◆ What needs to be done
Print every one of the entries below verbatim, keeping each line the same as it appears.

====================

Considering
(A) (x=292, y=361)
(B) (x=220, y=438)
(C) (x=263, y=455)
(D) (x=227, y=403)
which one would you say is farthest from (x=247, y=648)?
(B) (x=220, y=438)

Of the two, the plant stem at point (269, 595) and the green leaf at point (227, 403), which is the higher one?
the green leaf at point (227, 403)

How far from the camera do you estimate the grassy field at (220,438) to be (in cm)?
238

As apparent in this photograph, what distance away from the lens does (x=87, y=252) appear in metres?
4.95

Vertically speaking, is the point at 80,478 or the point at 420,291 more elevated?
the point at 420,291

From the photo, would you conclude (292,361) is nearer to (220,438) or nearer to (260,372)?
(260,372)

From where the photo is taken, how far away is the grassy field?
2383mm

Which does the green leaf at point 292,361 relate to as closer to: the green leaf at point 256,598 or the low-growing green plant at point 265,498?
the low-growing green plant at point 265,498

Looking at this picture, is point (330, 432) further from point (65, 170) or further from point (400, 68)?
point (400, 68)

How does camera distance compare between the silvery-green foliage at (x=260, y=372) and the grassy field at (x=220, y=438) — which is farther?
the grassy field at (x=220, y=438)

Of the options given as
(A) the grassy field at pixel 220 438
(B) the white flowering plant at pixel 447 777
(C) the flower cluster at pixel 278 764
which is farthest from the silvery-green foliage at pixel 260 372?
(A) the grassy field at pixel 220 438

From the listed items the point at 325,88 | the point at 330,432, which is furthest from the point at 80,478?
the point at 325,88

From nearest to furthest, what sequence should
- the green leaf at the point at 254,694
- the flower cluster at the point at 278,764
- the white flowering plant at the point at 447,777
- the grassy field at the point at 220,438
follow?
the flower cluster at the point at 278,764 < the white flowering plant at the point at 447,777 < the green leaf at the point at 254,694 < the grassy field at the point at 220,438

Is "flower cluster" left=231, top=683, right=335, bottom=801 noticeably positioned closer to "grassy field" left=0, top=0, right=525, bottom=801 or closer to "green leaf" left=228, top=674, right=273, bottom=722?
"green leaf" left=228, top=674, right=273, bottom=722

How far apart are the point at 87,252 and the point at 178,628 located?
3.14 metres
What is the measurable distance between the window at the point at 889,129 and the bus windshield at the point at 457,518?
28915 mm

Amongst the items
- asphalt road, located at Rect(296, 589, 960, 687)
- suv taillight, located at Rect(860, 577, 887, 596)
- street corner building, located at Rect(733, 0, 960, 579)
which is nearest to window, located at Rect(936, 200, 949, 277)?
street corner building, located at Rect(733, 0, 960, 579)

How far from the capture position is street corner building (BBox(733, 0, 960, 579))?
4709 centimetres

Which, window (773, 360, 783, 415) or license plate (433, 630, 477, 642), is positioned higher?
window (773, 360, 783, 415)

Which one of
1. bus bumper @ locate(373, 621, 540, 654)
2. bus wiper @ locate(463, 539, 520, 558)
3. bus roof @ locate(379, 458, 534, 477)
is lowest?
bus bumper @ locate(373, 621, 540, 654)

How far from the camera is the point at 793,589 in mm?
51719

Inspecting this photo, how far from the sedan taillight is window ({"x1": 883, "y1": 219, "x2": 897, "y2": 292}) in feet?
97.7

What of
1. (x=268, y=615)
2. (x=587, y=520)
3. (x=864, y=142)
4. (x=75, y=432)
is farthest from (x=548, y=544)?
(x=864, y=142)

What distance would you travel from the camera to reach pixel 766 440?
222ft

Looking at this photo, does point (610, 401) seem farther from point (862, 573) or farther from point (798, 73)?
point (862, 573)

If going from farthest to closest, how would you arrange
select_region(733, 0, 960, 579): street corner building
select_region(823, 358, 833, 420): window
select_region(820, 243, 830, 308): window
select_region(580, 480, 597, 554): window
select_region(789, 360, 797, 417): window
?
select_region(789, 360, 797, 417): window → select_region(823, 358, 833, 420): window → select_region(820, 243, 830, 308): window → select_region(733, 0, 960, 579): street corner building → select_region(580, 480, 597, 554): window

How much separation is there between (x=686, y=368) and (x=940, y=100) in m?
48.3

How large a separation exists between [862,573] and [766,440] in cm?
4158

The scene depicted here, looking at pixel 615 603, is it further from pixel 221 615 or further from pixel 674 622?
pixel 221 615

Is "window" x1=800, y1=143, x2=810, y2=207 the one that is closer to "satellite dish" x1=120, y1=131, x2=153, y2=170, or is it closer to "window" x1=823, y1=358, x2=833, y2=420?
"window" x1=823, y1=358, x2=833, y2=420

====================

◆ Expected answer
Considering
(A) (x=292, y=361)
(B) (x=220, y=438)
(C) (x=263, y=455)
(D) (x=227, y=403)
which one would you say is farthest from (x=247, y=648)?
(B) (x=220, y=438)

Of the two, the plant stem at point (269, 595) and the green leaf at point (227, 403), which is the higher one?
the green leaf at point (227, 403)

How far from the camera do you estimate the grassy field at (220,438) to be (in cm)?
238

As apparent in this photograph, what distance away from the lens does (x=87, y=252) appear in metres?
4.95

Vertically speaking, is the point at 80,478 or the point at 420,291 more elevated?
the point at 420,291

From the photo, would you conclude (292,361) is nearer to (220,438) or nearer to (260,372)?
(260,372)

From where the photo is taken, how far away is the grassy field?
2383mm

Which does the green leaf at point 292,361 relate to as closer to: the green leaf at point 256,598 or the low-growing green plant at point 265,498?
the low-growing green plant at point 265,498

Looking at this picture, is point (330, 432) further from point (65, 170) or further from point (400, 68)?
point (400, 68)

How does camera distance compare between the silvery-green foliage at (x=260, y=372) and the grassy field at (x=220, y=438) — which is farther?
the grassy field at (x=220, y=438)

Of the options given as
(A) the grassy field at pixel 220 438
(B) the white flowering plant at pixel 447 777
(C) the flower cluster at pixel 278 764
which is farthest from the silvery-green foliage at pixel 260 372?
(A) the grassy field at pixel 220 438

From the listed items the point at 325,88 | the point at 330,432, which is furthest from the point at 80,478?
the point at 325,88

From nearest to furthest, what sequence should
- the green leaf at the point at 254,694
- the flower cluster at the point at 278,764
- the white flowering plant at the point at 447,777
- the grassy field at the point at 220,438
follow?
the flower cluster at the point at 278,764 < the white flowering plant at the point at 447,777 < the green leaf at the point at 254,694 < the grassy field at the point at 220,438

Is "flower cluster" left=231, top=683, right=335, bottom=801 noticeably positioned closer to "grassy field" left=0, top=0, right=525, bottom=801 or closer to "green leaf" left=228, top=674, right=273, bottom=722?
"green leaf" left=228, top=674, right=273, bottom=722

How far apart are the point at 87,252 and the point at 178,628 located?
3.14 metres
What is the measurable distance between the window at the point at 889,129 and the bus windshield at the point at 457,518?
28915 mm

Amongst the items
- asphalt road, located at Rect(296, 589, 960, 687)
- suv taillight, located at Rect(860, 577, 887, 596)
- street corner building, located at Rect(733, 0, 960, 579)
which is nearest to window, located at Rect(936, 200, 949, 277)?
street corner building, located at Rect(733, 0, 960, 579)

How far from the capture position is street corner building (BBox(733, 0, 960, 579))?
4709 centimetres

Which, window (773, 360, 783, 415) or license plate (433, 630, 477, 642), is positioned higher?
window (773, 360, 783, 415)

Which one of
1. bus bumper @ locate(373, 621, 540, 654)
2. bus wiper @ locate(463, 539, 520, 558)
3. bus roof @ locate(379, 458, 534, 477)
is lowest?
bus bumper @ locate(373, 621, 540, 654)

How far from the camera is the point at 793,589 in mm?
51719

Inspecting this photo, how far from the sedan taillight is window ({"x1": 883, "y1": 219, "x2": 897, "y2": 292}) in feet?
97.7

What of
1. (x=268, y=615)
2. (x=587, y=520)
3. (x=864, y=142)
4. (x=75, y=432)
is farthest from (x=548, y=544)?
(x=864, y=142)

What distance would you travel from the camera to reach pixel 766 440?
222ft

Looking at this photo, does point (610, 401) seem farther from point (862, 573) or farther from point (798, 73)?
point (862, 573)

If going from farthest to closest, how would you arrange
select_region(733, 0, 960, 579): street corner building
select_region(823, 358, 833, 420): window
select_region(820, 243, 830, 308): window
select_region(580, 480, 597, 554): window
select_region(789, 360, 797, 417): window
?
select_region(789, 360, 797, 417): window → select_region(823, 358, 833, 420): window → select_region(820, 243, 830, 308): window → select_region(733, 0, 960, 579): street corner building → select_region(580, 480, 597, 554): window

How much separation is there between (x=686, y=368) and (x=940, y=100) in m?
48.3

How large a separation exists between [862,573] and [766,440] in cm?
4158

The scene depicted here, looking at pixel 615 603, is it further from pixel 221 615 or further from pixel 674 622?
pixel 221 615

Is "window" x1=800, y1=143, x2=810, y2=207 the one that is closer to "satellite dish" x1=120, y1=131, x2=153, y2=170, or is it closer to "window" x1=823, y1=358, x2=833, y2=420?
"window" x1=823, y1=358, x2=833, y2=420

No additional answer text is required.